Ele matou a mulher que conhecera por meio de aplicativo digital, em sua residência

Por Oeste Mais

19/12/2020 08h31 - Atualizado em 19/12/2020 08h36



Na 38ª e última sessão do Tribunal do Júri da comarca de Joinville, realizada nesta quarta-feira, dia 16, um homem foi condenado à pena de 15 anos de reclusão, em regime fechado, pela prática dos crimes de homicídio qualificado e de ocultação de cadáver.

 

Segundo a denúncia, ele matou em sua residência uma moça que conhecera por meio de aplicativo digital. Depois de asfixiar a vítima, o acusado escondeu o cadáver numa geladeira e a lançou num córrego perto de sua casa, onde o corpo foi encontrado quase uma semana depois. Após a decretação da prisão preventiva, o acusado foi encontrado no interior de Minas Gerais e trazido a Joinville para julgamento. 

 

Esta última sessão do ano foi presidida pelo juiz Gustavo Henrique Aracheski.
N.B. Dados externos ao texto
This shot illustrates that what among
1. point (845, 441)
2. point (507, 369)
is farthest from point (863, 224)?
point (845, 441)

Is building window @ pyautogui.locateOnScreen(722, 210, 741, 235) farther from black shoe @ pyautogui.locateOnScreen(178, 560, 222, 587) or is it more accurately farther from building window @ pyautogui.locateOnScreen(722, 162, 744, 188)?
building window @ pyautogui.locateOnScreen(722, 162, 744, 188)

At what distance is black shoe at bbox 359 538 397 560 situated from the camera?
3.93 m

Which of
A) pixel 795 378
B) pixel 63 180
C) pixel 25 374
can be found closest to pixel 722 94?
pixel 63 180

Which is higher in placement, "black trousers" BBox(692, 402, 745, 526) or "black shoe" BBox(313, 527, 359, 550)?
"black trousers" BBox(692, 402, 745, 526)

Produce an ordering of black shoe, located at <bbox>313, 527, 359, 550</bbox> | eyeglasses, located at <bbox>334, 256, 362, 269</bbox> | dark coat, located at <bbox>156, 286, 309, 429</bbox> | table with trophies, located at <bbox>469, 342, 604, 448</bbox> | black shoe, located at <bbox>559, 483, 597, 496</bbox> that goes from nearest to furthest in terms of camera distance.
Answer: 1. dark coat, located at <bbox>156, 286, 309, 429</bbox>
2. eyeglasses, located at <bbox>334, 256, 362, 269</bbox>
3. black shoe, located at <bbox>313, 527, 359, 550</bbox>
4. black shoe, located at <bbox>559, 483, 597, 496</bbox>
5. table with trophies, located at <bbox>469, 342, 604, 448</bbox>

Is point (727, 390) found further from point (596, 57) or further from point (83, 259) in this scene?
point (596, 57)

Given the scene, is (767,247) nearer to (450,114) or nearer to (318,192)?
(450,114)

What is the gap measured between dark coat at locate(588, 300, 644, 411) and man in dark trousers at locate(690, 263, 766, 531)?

Ao promover um balanço dos trabalhos, ele considerou a marca de julgamentos significativa, já que as atividades permaneceram paralisadas por quase sete meses. "Os casos mais antigos e emblemáticos foram resolvidos dando-se definição à situação de mais de 70 presos provisórios, bem como algum alívio para vítimas (tentativas) e familiares de vítimas (consumados) de crimes de homicídio que há muito aguardavam a decisão judicial", pondera o magistrado. 

 

Para 2021, há pelo menos 28 processos com réus presos prontos para julgamento, o que já ocupa a pauta até o mês de abril; apenas depois serão pautados os júris para os acusados que respondem a processo em liberdade. 

 

O juiz esclarece que o acervo ainda é elevado por causa da explosão de homicídios nos anos de 2015 a 2017, mas enalteceu o fato de que com a criação da Delegacia de Homicídios, em 2017, bem como a instalação da Vara do Tribunal do Júri, em 2018, nos últimos dois anos os homicídios foram reduzidos praticamente à metade, concluindo que a unificação e qualificação do trabalho de investigação e inteligência da Polícia Civil, aliadas ao dinamismo da resposta judicial proporcionado pela existência de uma vara exclusiva para os crimes contra a vida, levarão à redução ainda mais significativa desta triste realidade em futuro breve.